Reuters: "Thousands of Syrian soldiers moved into the suburbs of Damascus that have fallen under rebel control on Sunday, killing five civilians, activists said, a day after the Arab League suspended its monitoring mission in Syria because of mounting violence."

New York Times: ".Greece once again appears on the verge of reaching a deal with its private sector creditors on how much of a loss they would be willing to accept on their bond holdings."

CNN: "Rick Santorum's three-year-old daughter Isabella, who suffers from a chromosomal condition called Trisomy 18, was admitted to a Philadelphia hospital Saturday. In a statement, Santorum spokesman Hogan Gidley said the GOP presidential candidate and former Pennsylvania senator would cancel campaign events on Sunday morning."

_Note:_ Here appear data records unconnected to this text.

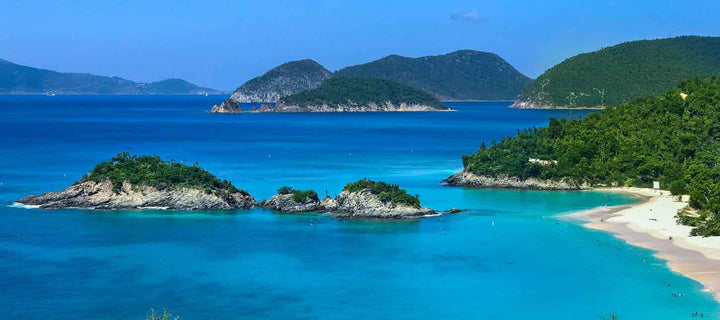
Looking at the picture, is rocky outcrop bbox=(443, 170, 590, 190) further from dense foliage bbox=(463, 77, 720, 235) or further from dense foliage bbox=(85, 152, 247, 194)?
dense foliage bbox=(85, 152, 247, 194)

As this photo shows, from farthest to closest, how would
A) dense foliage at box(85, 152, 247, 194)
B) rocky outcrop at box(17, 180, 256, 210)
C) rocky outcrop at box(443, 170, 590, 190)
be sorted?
rocky outcrop at box(443, 170, 590, 190)
dense foliage at box(85, 152, 247, 194)
rocky outcrop at box(17, 180, 256, 210)

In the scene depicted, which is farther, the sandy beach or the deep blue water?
the sandy beach

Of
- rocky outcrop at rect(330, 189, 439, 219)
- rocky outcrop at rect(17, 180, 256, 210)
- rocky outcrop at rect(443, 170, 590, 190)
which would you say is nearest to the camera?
rocky outcrop at rect(330, 189, 439, 219)

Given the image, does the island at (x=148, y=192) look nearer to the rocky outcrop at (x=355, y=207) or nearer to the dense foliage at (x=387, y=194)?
the rocky outcrop at (x=355, y=207)

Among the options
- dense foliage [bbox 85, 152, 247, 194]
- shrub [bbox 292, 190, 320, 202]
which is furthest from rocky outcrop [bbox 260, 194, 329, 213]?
dense foliage [bbox 85, 152, 247, 194]

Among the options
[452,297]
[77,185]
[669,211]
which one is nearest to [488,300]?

Reuters: "Republican presidential candidate Newt Gingrich received the endorsement of former rival Herman Cain on Saturday and vowed to fight until the end no matter what happens in Florida's upcoming primary vote."

Reader Comments (3)

I'm a Progressive Christian—despite my scientific training and career—who absolutely supports the separation of church and state.

So of Jessica Ahlquist and her lawsuit to have a prayer that was posted on the wall of her school's auditorium removed, I say “Bravo!”

If I had had a daughter, I would have wanted her to be very much like Ms. Ahlquist.

And to those so-called “Christians” who have not only ostracized, but actually threatened, Ms. Ahlquist, I would only say “Clearly, you have completely misunderstood Jesus' message of love, mercy, justice and tolerance. You're acting like the Taliban, not emulating Christ.”

January 29, 2012 | Unregistered CommenterZee

Carlyle= Doom and Gloom:
There is no program in place to reduce unemployment or under employment.
There is no plan to increase middle America's share of the increased productivity of the economy.
Reduced governments spending, Federal,State and City has the opposite effect of stimulation.
Stiglitz is right, 2012 will be worse than 2011 and those that think their is some fairy that will make 2013 or 2014 better without strong government action are enlisted in a dear school.

January 29, 2012 | Unregistered CommenterCarlyle

@Constant Weader and Akhilleus-

Thank you both for your exposes of Politi(Non)Fact (usually half-false)! That their judgments are put forth as neutral and well-researched is unethical. YES, I really mean that. We expect newspapers (and news networks) to be biased in their reporting and have come to expect they will report opinions rather than facts. Never disappointed. But to have a supposedly "neutral" organization cherry pick statements and positions--then render opinions and judgments--without more relevant background and transparency in reasoning about how they came to their conclusions, is just plain irresponsible. No wonder we are a cynical reading public. And no wonder many of us now see PolitiFact as a journalistic "pants on fire" soundbite, full of "pants on fire," signifying nothing.

I am particularly distressed that Oregon's largest paper The Oregonian, published in Portland--read by almost the entire state population--features PolitiFact prominently on the top of the second page daily. I have seen no complaints in Letters to the Editor, although I sent one by email, as yet unpublished. I do think people believe they are getting real facts from PolitiFact! Yikes. How wised up do we have to become to Occupy Politi-Fact?